>I don't hear
>much discussion about how the sick, disabled, or infirm -- or more
>generally, those who either don't have the same choices or believe they
>don't have the same choices -- will fare under A-C. Another participant
>this forum went so far as to say "fuck em".
I think he was directing the "fuck 'em" at those who insist on being able to live at his unwilling expense. I second it.
Someone has already dealt with your concerns about those less able to care for themselves. I'll just add that the more the market is allowed to work unhampered by coercion, the more efficient it will be, hence the more wealth there will be to go around.
>>(Aside: why do you equate "emotional" with "non-rational"? That's a false
>I don't equate them, but I do think there is a strong correlation.
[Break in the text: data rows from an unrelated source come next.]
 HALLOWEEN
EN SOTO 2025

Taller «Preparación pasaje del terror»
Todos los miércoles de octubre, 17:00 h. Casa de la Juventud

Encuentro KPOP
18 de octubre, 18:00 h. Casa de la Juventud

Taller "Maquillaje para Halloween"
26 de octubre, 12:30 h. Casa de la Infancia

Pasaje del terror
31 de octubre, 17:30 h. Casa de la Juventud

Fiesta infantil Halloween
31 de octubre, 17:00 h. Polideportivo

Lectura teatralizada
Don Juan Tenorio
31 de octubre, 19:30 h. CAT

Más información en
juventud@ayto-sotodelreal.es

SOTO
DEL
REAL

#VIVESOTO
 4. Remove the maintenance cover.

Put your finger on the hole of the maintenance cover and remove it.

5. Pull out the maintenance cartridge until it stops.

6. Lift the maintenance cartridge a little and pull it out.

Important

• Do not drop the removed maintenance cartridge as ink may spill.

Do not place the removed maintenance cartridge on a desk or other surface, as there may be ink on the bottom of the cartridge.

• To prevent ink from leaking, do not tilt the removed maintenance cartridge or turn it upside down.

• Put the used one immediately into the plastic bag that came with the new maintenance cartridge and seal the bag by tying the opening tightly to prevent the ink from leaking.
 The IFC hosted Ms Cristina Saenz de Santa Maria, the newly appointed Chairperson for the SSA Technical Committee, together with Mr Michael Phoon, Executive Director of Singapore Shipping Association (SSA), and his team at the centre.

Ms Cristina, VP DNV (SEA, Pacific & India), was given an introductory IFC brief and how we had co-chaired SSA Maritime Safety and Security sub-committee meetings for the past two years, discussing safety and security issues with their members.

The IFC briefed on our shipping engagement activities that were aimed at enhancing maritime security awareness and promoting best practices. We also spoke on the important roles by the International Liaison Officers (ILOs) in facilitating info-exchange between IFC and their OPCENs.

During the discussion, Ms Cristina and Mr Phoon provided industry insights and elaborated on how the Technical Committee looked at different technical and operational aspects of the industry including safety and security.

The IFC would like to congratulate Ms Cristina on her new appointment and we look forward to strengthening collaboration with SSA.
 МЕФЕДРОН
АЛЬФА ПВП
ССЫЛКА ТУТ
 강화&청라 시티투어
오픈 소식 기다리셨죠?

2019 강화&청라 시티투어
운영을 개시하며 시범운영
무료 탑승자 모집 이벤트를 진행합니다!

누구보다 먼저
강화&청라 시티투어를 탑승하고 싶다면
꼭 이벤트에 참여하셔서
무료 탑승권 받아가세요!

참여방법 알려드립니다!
Depends what you mean. To me, "emotional" does not mean "emotion-driven" or "irrational", though I should have realized that that was your intended meaning. What I meant was that we are emotional animals, but we don't have to let our emotions swamp our rationality.
>(Didn't you say earlier that you'd rather people feel less and think more?
>Sounds like *you* don't think emotions and rational thought are entirely
See above. My complaint about people "feeling" instead of "thinking" was a shorthand way of saying that I wish people would stop *substituting* their feelings for thought. I didn't really mean we should actually feel less. Sorry for the confusion.
>>Anarchy is not a "system". It's simply freedom for systems to arise
>>force of arms.
>It's really a matter of semantics.
No, it's matter of logical analysis. A condition or state of affairs need not be a "system". Perhaps you think I'm splitting hairs, but I've seen that thinking of anarchy as "a system" quickly leads to all sorts of invalid conclusions about it. Anarchists, it's true, have systems of belief about it, and also ideas about possible systems that may arise in a state of anarchy, of course. But as I said, anarchy itself is simply the condition of (maximal) freedom; or to use the dictionary definition, the absence of civil "government".
As you yourself sagely observed, we can't predict the exact system or systems that will arise in a spontaneous order.
>[W]hat will really win them over is when they see how much happier and
>wealthier their A-C neighbors are. Isn't this exactly the mechanism by
>which capitalism gained so many adherents?
Yep - to the extent that capitalism (market freedom) has been allowed to exist, anyway.
>>Perhaps, but it's [dis]ingenuous to imply that the case for freedom
reduces to a
>>mere concern for material success.
>I don't mean to imply this. However, I also don't think the Japanese,
>wrong for valuing social duties over individual gratification.
Insofar as they value *imposing* "social duties" on anyone, I think they're dead wrong.
By the way, referring to individual "gratification" was a subtle poisoning of the well that I can't let slip by. Freedom has to do with control over one's own life and property, not with (presumably sybaritic) "gratification".
>There are (or once were) many American "patriots" who would gladly lay
>their lives for the state. I'm sure these people would all deny that they
>were being coerced.
Of course, to the extent they gladly (read willingly) laid down their lives, I agree they weren't coerced. What's this have to do with the topic at hand?
>I think this part is going nowhere, so I'll be direct. Do I stay awake
>night wracked with guilt that I work for the government? No. I think
>I'm doing is a proper function of a minimalist government, i.e., serving
>an information clearinghouse and helping to keep the economic wheels of
Thanks, you've made it clear now, and I respect your standpoint. No more guilt trips, I promise.
I think you're deluded, though, in thinking that force is required to keep the economy functioning. I think it has the opposite effect. May I suggest you check out (I believe) the second volume of Rothbard's _Man, Economy and State_ at your leisure?